------ Material for this task

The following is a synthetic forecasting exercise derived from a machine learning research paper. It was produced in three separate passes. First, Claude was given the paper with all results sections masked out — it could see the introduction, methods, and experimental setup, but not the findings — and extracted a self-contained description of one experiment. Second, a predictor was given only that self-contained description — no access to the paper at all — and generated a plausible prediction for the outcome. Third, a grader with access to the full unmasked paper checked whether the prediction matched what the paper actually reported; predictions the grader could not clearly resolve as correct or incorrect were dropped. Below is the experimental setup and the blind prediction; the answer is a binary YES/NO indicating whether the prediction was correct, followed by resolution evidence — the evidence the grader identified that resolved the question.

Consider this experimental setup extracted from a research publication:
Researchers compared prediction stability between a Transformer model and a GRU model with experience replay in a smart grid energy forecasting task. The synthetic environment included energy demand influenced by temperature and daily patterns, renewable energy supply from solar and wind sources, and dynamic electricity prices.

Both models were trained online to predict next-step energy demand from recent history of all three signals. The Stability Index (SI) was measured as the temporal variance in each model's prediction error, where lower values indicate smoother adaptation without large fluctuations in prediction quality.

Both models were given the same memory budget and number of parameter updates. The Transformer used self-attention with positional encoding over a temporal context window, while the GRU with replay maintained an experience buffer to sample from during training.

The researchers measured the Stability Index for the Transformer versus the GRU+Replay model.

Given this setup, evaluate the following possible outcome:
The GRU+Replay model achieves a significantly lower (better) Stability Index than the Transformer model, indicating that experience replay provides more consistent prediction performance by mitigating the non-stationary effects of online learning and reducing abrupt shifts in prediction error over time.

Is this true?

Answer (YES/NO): NO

------------

● What the exercise asks
The expected output is the lines from the one holding "Consider this experimental" through the last line of the data, exactly as they appear, with nothing before or after.

● Solution to the problem
Consider this experimental setup extracted from a research publication:
Researchers compared prediction stability between a Transformer model and a GRU model with experience replay in a smart grid energy forecasting task. The synthetic environment included energy demand influenced by temperature and daily patterns, renewable energy supply from solar and wind sources, and dynamic electricity prices.

Both models were trained online to predict next-step energy demand from recent history of all three signals. The Stability Index (SI) was measured as the temporal variance in each model's prediction error, where lower values indicate smoother adaptation without large fluctuations in prediction quality.

Both models were given the same memory budget and number of parameter updates. The Transformer used self-attention with positional encoding over a temporal context window, while the GRU with replay maintained an experience buffer to sample from during training.

The researchers measured the Stability Index for the Transformer versus the GRU+Replay model.

Given this setup, evaluate the following possible outcome:
The GRU+Replay model achieves a significantly lower (better) Stability Index than the Transformer model, indicating that experience replay provides more consistent prediction performance by mitigating the non-stationary effects of online learning and reducing abrupt shifts in prediction error over time.

Is this true?

Answer (YES/NO): NO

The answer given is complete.